Description of the task ->
Retype the complete listing exactly as it appears.

*** Records for processing Section Begins ***

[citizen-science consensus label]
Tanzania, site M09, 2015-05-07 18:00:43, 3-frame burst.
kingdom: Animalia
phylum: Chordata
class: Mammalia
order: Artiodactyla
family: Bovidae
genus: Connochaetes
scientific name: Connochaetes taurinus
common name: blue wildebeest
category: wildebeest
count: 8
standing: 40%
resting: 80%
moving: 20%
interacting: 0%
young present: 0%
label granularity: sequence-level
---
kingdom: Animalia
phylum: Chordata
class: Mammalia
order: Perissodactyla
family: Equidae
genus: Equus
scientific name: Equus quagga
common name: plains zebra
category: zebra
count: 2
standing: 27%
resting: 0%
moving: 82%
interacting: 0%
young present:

*** Records for processing Section Ends ***

Solution to this problem ->
[citizen-science consensus label]
Tanzania, site M09, 2015-05-07 18:00:43, 3-frame burst.
kingdom: Animalia
phylum: Chordata
class: Mammalia
order: Artiodactyla
family: Bovidae
genus: Connochaetes
scientific name: Connochaetes taurinus
common name: blue wildebeest
category: wildebeest
count: 8
standing: 40%
resting: 80%
moving: 20%
interacting: 0%
young present: 0%
label granularity: sequence-level
---
kingdom: Animalia
phylum: Chordata
class: Mammalia
order: Perissodactyla
family: Equidae
genus: Equus
scientific name: Equus quagga
common name: plains zebra
category: zebra
count: 2
standing: 27%
resting: 0%
moving: 82%
interacting: 0%
young present:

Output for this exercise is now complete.